## DEINE AUFGABEN
1) Wann ist laut dem Text zur Fristenregelung der Paragraph 97 des Strafgesetzbuchs in Kraft getreten?
2) Schreib den Text zur Fristenregelung nach seinem letzten Satz weiter.

## TEXTAUSZUG
************

Es klingt zynisch, ist aber so: Die "Fristenregelung" feiert Geburtstag. Vor genau 30 Jahren, am 1. Jänner 1975, trat der Paragraph 97, Strafgesetzbuch in Kraft. Eine Abtreibung ist demnach straffrei, wenn sie in den ersten drei Monaten nach "vorhergehender ärztlicher Beratung" vorgenommen wird. Besteht die "ernste Gefahr", dass das Kind geistig oder körperlich schwer geschädigt ist, kann es im Grunde bis zur Geburt abgetrieben werden.
Nicht nur für die katholische Kirche war und ist dieser politische Kompromiss zwischen dem Selbstbestimmungsrecht der Frau und dem Lebensschutz des Kindes eine "offene Wunde": Jeden Einzelnen und jede Einzelne muss es betroffen machen, dass sich Frauen nach wie vor - aus welchen Gründen immer - außer Stande sehen, sich für ihr Kind zu entscheiden.
Nicht weniger betroffen macht freilich der gegenwärtige, gesellschaftliche Umgang mit der "Fristenregelung" - und damit ist beileibe nicht nur die polemische Auseinandersetzung um die (ab 1. April 2005 zugelassenen) Abtreibungen in Salzburger Landesspitälern gemeint.

************

Gespeicherte Dateneinträge:
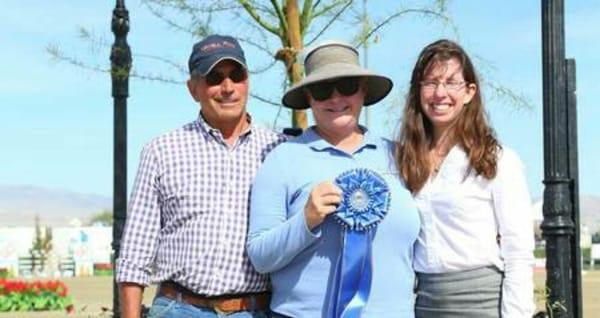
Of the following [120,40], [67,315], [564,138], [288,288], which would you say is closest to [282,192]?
[288,288]

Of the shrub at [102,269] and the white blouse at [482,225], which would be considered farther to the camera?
the shrub at [102,269]

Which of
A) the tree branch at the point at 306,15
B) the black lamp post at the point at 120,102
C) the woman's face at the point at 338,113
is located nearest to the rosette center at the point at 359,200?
the woman's face at the point at 338,113

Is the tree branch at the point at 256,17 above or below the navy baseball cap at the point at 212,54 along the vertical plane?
above

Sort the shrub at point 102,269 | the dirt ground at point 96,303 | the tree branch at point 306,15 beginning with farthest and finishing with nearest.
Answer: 1. the shrub at point 102,269
2. the dirt ground at point 96,303
3. the tree branch at point 306,15

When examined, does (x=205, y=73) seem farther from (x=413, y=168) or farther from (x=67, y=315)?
(x=67, y=315)

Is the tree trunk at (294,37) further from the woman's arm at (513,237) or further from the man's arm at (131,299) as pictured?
the woman's arm at (513,237)

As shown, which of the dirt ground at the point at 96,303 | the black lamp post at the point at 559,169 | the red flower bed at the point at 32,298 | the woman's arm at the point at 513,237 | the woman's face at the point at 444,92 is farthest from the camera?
the red flower bed at the point at 32,298

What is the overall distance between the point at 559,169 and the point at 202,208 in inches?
165

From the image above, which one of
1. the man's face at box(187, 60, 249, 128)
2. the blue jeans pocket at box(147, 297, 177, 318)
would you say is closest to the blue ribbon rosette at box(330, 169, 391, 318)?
the man's face at box(187, 60, 249, 128)

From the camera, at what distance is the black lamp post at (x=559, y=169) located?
739cm

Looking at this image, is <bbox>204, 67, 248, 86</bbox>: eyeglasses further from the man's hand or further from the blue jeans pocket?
the blue jeans pocket

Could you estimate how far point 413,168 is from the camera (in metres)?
3.78

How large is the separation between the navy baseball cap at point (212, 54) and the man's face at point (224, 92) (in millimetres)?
27

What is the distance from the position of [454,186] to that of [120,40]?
6.38m
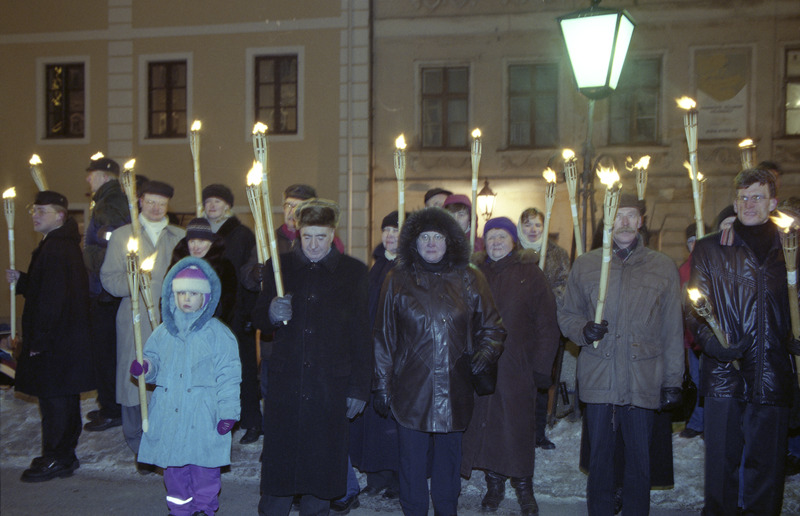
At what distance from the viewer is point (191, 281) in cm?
454

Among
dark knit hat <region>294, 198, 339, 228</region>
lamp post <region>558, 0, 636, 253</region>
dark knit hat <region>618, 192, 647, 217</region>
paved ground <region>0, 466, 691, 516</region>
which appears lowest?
paved ground <region>0, 466, 691, 516</region>

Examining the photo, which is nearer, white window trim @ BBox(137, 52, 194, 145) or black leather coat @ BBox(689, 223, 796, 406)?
black leather coat @ BBox(689, 223, 796, 406)

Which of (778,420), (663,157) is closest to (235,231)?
(778,420)

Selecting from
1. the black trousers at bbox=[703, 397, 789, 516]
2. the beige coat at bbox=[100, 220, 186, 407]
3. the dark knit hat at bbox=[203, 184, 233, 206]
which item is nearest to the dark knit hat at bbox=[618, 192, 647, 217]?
the black trousers at bbox=[703, 397, 789, 516]

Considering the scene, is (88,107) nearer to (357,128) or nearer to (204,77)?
(204,77)

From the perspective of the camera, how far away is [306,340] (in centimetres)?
446

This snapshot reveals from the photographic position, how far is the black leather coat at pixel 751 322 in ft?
13.9

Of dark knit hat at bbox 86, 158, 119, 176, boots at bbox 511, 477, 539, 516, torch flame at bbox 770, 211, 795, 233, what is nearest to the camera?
torch flame at bbox 770, 211, 795, 233

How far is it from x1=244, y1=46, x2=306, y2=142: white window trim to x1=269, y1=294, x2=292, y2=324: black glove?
11.3 m

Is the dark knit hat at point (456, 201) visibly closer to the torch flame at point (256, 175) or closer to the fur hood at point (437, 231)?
the fur hood at point (437, 231)

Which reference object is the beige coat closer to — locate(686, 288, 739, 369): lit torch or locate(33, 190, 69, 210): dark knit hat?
locate(33, 190, 69, 210): dark knit hat

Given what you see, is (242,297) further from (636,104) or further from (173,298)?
(636,104)

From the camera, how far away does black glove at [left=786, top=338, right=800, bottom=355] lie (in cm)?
411

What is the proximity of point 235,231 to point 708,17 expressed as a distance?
11.4 metres
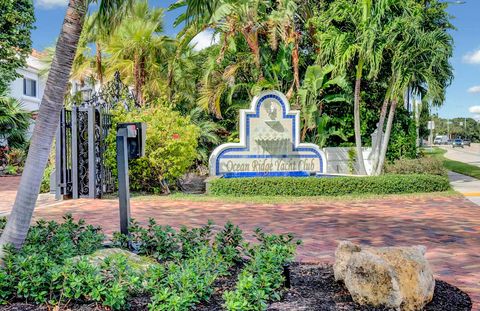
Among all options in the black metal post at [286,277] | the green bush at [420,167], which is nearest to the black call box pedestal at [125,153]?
the black metal post at [286,277]

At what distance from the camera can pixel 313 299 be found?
4.21 m

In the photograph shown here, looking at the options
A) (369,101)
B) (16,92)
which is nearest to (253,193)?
(369,101)

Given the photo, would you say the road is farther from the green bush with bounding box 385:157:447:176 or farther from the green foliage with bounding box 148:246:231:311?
the green foliage with bounding box 148:246:231:311

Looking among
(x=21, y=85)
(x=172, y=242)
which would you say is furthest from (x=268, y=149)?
(x=21, y=85)

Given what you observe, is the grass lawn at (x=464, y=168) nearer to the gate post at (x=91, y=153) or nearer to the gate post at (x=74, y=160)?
the gate post at (x=91, y=153)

************

## DIE ANTWORTEN
1) Am 1. Jänner 1975.

2)
Bis heute ist etwa die Zahl der tatsächlichen Abtreibungen in Österreich völlig unbekannt: Die Schätzungen reichen von 25.000 bis 60.000 pro Jahr. Auch über die Gründe, warum sich Frauen zu diesem Schritt entschließen, kann man nur mutmaßen. Anders als in Deutschland, wo in einem verpflichtenden psychosozialen Gespräch diese Motive zu Tage treten, ist in Österreich nur eine ärztliche Beratung (in der Praxis oft durch den abtreibenden Mediziner!) vorgeschrieben.
Erst das Wissen über die Hintergründe macht aber treffsichere Hilfestellungen möglich. Der runde "Geburtstag" der "Fristenregelung" könnte ein guter Anlass sein, diese nötigen "flankierenden Maßnahmen" umzusetzen. Schließlich wären sie schon seit 30 Jahren Pflicht.